La gran noticia que todos hemos estado esperando durante tantos años no ha sido ni mucho menos un motivo de celebración, como nos habría gustado y habríamos merecido la inmensa mayoría de los españoles. ETA anunció esta semana el «final de su trayectoria y de su actividad política», cerrando así un horrendo capítulo que jamás debería haber tenido lugar en nuestro país, especialmente viniendo de donde veníamos. Bastante habíamos tenido ya con la guerra incivil, como dice mi padre, y con el franquismo. Lo que le ha faltado decir a la banda terrorista es que su cese no se ha debido a ningún motivo ideológico, ni a un replanteamiento humanista de sus postulados, ni tampoco al arrepentimiento por los crímenes cometidos, sino a que ha sido derrotada. El problema es que aún cuenta con demasiados simpatizantes, kaleborrokistas e incluso políticos, muchos de ellos pretendiendo tunearnos ahora la siniestra realidad.
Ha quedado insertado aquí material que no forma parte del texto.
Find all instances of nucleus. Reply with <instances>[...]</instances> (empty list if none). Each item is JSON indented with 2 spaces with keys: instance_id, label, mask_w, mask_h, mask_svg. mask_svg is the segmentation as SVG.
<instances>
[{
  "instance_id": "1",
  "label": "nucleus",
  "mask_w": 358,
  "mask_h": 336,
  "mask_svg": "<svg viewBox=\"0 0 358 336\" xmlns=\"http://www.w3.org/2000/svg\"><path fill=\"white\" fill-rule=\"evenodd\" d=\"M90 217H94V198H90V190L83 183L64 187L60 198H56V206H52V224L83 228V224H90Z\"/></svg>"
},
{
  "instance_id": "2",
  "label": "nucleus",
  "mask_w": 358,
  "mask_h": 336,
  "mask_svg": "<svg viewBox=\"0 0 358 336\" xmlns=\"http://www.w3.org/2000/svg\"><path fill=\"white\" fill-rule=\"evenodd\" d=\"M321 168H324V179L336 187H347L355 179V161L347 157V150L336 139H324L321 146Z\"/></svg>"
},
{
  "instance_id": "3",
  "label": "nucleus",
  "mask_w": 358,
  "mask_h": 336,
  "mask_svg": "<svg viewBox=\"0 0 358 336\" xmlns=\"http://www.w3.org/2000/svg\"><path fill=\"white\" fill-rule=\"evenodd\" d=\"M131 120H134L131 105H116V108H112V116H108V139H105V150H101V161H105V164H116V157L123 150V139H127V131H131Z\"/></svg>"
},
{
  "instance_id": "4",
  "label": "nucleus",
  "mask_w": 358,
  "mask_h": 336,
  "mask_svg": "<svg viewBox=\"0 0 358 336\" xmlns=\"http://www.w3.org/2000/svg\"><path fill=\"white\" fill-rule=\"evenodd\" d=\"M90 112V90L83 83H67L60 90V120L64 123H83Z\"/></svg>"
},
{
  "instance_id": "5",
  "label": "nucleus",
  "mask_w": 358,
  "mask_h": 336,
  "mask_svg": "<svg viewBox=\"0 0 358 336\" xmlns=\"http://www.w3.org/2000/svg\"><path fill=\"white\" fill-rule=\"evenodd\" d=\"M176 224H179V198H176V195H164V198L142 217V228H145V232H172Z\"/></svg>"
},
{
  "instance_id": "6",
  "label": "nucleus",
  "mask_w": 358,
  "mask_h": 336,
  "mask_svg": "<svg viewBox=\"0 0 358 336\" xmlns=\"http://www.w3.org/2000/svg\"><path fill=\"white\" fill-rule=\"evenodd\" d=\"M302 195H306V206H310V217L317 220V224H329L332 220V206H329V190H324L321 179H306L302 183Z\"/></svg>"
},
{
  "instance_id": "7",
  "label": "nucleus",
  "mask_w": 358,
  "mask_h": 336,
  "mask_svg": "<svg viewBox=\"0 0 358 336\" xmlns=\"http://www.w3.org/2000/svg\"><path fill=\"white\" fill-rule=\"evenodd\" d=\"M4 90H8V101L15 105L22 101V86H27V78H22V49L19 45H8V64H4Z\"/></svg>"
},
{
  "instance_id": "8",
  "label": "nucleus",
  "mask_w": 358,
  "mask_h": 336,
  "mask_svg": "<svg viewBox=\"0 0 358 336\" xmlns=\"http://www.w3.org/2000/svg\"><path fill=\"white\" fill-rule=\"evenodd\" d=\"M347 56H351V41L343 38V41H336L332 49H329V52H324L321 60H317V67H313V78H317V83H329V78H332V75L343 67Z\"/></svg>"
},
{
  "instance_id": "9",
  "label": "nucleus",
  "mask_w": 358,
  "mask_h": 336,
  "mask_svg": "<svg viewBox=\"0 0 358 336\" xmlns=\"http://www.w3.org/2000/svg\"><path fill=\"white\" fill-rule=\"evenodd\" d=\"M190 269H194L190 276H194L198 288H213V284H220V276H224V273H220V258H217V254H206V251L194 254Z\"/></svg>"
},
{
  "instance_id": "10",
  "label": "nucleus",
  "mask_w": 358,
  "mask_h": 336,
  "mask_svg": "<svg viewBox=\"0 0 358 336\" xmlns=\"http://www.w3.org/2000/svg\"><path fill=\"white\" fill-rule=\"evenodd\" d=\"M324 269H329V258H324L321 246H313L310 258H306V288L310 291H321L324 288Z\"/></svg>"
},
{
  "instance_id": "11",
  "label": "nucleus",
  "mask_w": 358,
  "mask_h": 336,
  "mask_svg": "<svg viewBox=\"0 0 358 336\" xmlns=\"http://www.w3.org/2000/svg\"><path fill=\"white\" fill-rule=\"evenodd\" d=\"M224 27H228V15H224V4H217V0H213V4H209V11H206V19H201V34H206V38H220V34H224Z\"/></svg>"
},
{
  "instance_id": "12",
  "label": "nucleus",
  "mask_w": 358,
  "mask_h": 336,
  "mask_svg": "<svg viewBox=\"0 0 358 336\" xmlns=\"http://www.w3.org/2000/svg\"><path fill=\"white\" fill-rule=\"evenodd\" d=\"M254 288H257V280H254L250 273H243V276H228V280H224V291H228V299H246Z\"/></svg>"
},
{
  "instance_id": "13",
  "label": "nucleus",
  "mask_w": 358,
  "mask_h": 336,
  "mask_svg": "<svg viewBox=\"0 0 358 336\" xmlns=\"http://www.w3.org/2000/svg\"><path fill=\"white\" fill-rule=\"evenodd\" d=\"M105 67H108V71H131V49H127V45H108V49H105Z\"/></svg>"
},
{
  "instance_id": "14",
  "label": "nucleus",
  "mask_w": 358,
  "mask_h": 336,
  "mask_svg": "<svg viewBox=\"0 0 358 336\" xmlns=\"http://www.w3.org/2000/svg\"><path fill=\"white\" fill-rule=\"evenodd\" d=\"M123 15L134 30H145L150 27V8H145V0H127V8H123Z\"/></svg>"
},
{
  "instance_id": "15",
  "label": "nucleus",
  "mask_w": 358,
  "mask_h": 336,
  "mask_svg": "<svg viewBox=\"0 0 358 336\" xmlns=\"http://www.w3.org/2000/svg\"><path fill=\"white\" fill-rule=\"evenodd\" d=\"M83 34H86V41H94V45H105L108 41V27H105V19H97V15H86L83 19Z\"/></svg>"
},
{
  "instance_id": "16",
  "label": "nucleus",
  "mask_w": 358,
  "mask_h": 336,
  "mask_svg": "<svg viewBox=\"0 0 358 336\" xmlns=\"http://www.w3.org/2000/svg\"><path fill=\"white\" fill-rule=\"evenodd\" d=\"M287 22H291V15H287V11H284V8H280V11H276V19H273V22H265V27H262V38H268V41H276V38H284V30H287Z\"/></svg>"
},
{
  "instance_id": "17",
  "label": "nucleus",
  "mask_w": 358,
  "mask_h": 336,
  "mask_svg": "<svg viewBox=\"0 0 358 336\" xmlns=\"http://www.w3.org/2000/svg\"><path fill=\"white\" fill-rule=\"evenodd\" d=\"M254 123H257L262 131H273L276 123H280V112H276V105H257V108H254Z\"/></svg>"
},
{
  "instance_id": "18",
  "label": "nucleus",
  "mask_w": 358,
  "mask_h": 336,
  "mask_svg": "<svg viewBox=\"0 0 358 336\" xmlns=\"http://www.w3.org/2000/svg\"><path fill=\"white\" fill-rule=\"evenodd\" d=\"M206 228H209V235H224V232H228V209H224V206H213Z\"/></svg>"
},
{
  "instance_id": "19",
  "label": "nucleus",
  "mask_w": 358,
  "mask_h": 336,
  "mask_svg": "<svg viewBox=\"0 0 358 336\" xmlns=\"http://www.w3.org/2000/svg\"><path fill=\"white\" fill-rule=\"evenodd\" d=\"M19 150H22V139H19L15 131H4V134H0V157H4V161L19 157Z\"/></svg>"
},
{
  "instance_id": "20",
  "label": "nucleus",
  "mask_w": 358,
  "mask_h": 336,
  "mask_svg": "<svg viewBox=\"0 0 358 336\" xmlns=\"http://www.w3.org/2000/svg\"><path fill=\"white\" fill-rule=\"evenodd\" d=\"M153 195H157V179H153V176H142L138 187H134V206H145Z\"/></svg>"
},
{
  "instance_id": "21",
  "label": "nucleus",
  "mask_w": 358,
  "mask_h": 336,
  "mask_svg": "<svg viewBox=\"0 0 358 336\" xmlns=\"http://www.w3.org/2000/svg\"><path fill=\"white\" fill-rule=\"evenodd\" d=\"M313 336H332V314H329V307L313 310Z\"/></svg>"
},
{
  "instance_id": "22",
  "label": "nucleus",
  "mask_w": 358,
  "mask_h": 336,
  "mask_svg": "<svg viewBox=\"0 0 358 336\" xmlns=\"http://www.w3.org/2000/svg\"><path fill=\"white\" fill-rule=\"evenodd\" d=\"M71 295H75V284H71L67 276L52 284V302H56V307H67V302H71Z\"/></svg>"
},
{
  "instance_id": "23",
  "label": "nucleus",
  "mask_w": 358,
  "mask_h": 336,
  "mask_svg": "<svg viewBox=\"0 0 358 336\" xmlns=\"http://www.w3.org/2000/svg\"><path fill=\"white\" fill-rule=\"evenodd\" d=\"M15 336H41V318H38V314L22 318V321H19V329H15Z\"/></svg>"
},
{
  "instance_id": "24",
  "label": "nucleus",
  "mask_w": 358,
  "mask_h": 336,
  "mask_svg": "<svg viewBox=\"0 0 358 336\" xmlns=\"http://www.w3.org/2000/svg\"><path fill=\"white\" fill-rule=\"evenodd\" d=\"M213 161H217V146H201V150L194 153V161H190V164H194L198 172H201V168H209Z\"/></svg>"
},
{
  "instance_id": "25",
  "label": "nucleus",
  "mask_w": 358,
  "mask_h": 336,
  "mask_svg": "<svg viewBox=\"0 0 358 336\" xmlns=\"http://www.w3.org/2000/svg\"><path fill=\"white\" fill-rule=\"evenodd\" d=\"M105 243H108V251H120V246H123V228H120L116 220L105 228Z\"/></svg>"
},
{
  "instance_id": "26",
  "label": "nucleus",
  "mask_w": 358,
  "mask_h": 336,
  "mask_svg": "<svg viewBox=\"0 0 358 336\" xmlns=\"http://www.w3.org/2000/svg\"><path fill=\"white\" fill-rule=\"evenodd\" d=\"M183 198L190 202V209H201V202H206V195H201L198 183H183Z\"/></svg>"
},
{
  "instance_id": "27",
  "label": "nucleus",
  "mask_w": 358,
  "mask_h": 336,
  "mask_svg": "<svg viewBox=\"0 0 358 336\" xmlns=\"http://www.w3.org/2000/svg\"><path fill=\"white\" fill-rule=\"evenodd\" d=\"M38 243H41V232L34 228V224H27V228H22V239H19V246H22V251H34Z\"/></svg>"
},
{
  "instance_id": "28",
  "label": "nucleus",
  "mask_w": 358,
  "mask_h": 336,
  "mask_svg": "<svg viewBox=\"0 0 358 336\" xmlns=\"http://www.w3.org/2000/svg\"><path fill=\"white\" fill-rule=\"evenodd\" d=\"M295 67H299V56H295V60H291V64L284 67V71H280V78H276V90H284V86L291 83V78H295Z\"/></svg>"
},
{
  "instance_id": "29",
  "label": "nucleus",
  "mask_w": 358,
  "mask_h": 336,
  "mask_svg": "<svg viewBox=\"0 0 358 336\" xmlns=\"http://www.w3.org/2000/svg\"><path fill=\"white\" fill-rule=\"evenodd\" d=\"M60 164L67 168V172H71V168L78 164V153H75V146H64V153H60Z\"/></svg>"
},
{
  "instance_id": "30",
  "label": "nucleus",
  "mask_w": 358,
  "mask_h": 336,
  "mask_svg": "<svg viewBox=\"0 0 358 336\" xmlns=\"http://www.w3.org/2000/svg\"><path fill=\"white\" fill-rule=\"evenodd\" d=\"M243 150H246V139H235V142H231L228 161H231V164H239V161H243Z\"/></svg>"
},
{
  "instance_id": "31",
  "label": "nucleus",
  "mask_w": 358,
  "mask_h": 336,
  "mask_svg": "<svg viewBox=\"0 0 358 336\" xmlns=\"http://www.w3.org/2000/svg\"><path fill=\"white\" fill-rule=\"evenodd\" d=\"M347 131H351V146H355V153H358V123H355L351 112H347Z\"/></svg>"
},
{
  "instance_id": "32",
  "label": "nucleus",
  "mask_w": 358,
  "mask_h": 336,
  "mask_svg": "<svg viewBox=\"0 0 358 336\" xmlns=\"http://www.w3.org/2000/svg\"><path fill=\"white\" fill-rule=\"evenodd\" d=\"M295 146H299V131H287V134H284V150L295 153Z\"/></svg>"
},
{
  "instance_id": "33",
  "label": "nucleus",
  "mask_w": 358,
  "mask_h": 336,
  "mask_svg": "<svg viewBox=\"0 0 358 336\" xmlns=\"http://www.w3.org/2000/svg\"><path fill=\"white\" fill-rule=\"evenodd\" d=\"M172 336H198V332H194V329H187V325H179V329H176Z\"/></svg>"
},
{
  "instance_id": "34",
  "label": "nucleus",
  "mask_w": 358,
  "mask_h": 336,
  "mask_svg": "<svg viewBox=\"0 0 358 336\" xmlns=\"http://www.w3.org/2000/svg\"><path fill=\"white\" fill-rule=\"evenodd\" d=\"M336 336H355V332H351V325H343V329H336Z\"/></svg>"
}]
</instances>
No hay ninguna razón que pueda amparar hechos tan atroces como los que cometió la banda terrorista durante sus cincuenta años de vida, porque su misma existencia estaba basada en la sinrazón. Todas las víctimas eran personas con derecho a la vida, siendo éste un derecho inalienable del que ni siquiera el Estado puede disponer, y da igual que fueran un cabo de la Guardia Civil, un funcionario de prisiones o un bebé. Ningún asesinato está justificado, ni había causa justa en el fondo de tanta matanza. Aún recuerdo el miedo tras los ataques terroristas de Hipercor, de la casa-cuartel de Vic, y especialmente de la calle Romero Robledo de Madrid, porque ocurrió casi a la puerta de mi colegio. Y el dolor cuando mataron a Miguel Ángel Blanco, consumando así una atrocidad que no queríamos creer que ocurriría. O el estupor cuando liberaron a Ortega Lara, tras el cruel cautiverio al que lo sometieron. Y la indignación cuando asesinaron a Tomás y Valiente, que no nos dejó ni llorar por el asalto que supuso a nuestra joven democracia en él representada.

El daño causado fue horrible y las víctimas se cuentan por miles, no sólo los fallecidos y mutilados, sino sus viudos, sus hijos, sus padres, sus amigos y compañeros de trabajo. Víctimas a las que no se les ha dado el sitio y el arrope que habrían merecido por parte de todos nosotros. No puedo por menos que estar con Rosa Díez, cuando aludía en estos días lo solas que se habían quedado las víctimas. ETA debería haberles pedido perdón en su comunicado, eso es lo que precisamente lo ha hecho tan amargo.